L’aile gauche des deux hémicycles du Parlement italien ne sera donc, à compter du 29 avril prochain, début de la nouvelle législature, occupée que par le Parti démocrate. Que reste-t-il donc de la gauche ? Rappelons que Walter Veltroni a lui-même, suivant une stratégie de « course au centre », déclaré durant la campagne, que le Parti démocrate… « n’ [était] pas un parti de gauche » ! Tout son discours a en effet consisté à se démarquer autant que possible de La Sinistra-L’arcobaleno (La Gauche arc-en-ciel), nouveau sujet politique en construction qui veut unir les sensibilités écologiste (les Verdi), communistes (refondateurs et certains orthodoxes, pour reprendre la terminologie hexagonale) et Sinistra democratica, la minorité des héritiers du PCI qui a refusé d’intégrer le (trop centriste) Parti démocrate (cf. Politis n° 989). Or, tous participaient, ensemble, au gouvernement Prodi… La loi électorale fixe un seuil de 4 % pour avoir des élus à la Chambre, et de 8 % au Sénat : avec 3,5 % des voix en moyenne, La Sinistra-L’arcobaleno n’obtient donc aucun siège, dans aucune des deux assemblées. Ces dernières semaines, le Parti démocrate a multiplié les appels du pied aux électeurs les plus modérés, notamment catholiques, et rendu impossible un rapprochement avec les formations sur sa gauche. Suivant ouvertement un modèle « à l’américaine » , ce parti, « à vocation majoritaire » , n’a eu de cesse de pointer sa distance avec LaSinistra, alors que certains de ses dirigeants allaient parfois jusqu’à évoquer une improbable « grande coalition » (comme en Allemagne) avec la droite berlusconienne…

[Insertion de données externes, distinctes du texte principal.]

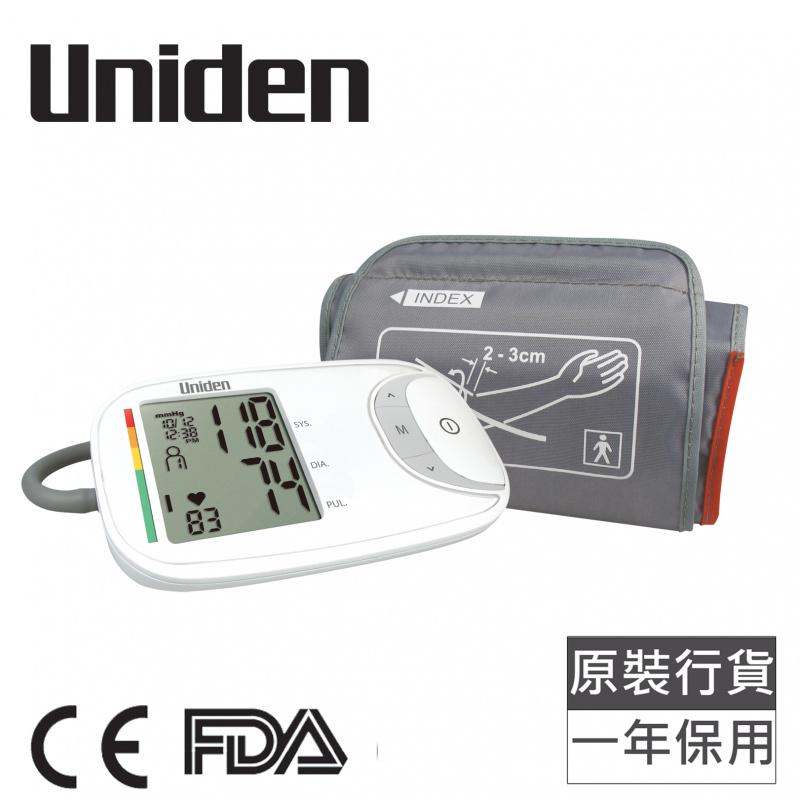 日本Uniden - 上臂式血壓計 AM2304 支持4用戶分開儲存紀錄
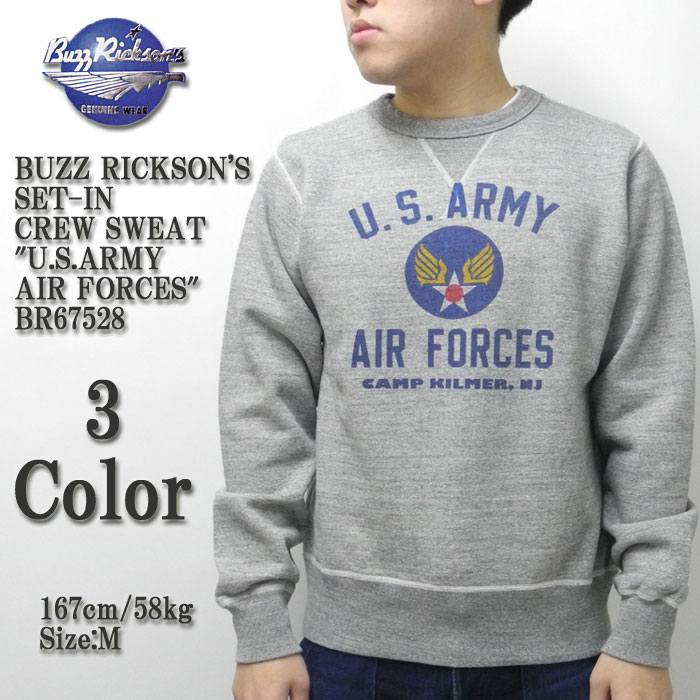 "BUZZ RICKSON'S バズリクソンズ SET-IN CREW SWEAT ""U.S.ARMY AIR FORCES"" BR67528"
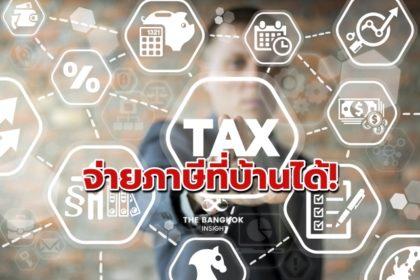 รูปข่าว เตือนเสียภาษี! สรรพากรบอกง่าย ๆ จ่ายที่บ้านได้!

Sans hésiter, les dirigeants de Rifondazione comunista, composante principale de La Sinistra-L’arcobaleno, ont reconnu cette « cuisante défaite » qui voit, pour la première fois depuis 1945, la sensibilité communiste restée en dehors du Parlement transalpin. Mais ils ont aussi dénoncé « la responsabilité historique » du Parti démocrate, qui, en jouant la carte centriste, a de fait déplacé le centre de gravité de l’ensemble de la vie politique vers la droite, marginalisant toutes les forces sur sa gauche, au lieu de chercher à rassembler toutes celles qui craignaient plus que tout un retour de Berlusconi au pouvoir. Or cette crainte a évidemment pesé fortement dans l’électorat de gauche, qui a souvent préféré « voter utile », donc pour le Parti démocrate. Pourtant, celui-ci n’est pas parvenu à gagner le soutien des électeurs les plus au centre de l’échiquier politique, qui sont, eux, restés fidèles à la coalition berlusconienne. Le quotidien lié à l’organisation patronale italienne, Il Sole-24 ore , ne s’y est pas trompé en titrant mardi, au lendemain du vote, « le Parti démocrate n’a pas conquis le centre modéré » . Si elle a réussi à empêcher toute représentation parlementaire aux formations politiques qui affirment clairement leur ancrage à gauche, la « course au centre » du Parti démocrate n’a pas enrayé l’élan de Silvio Berlusconi. Loin s’en faut. Avec 9 % des voix d’avance, l’homme le plus riche d’Italie a une majorité stable.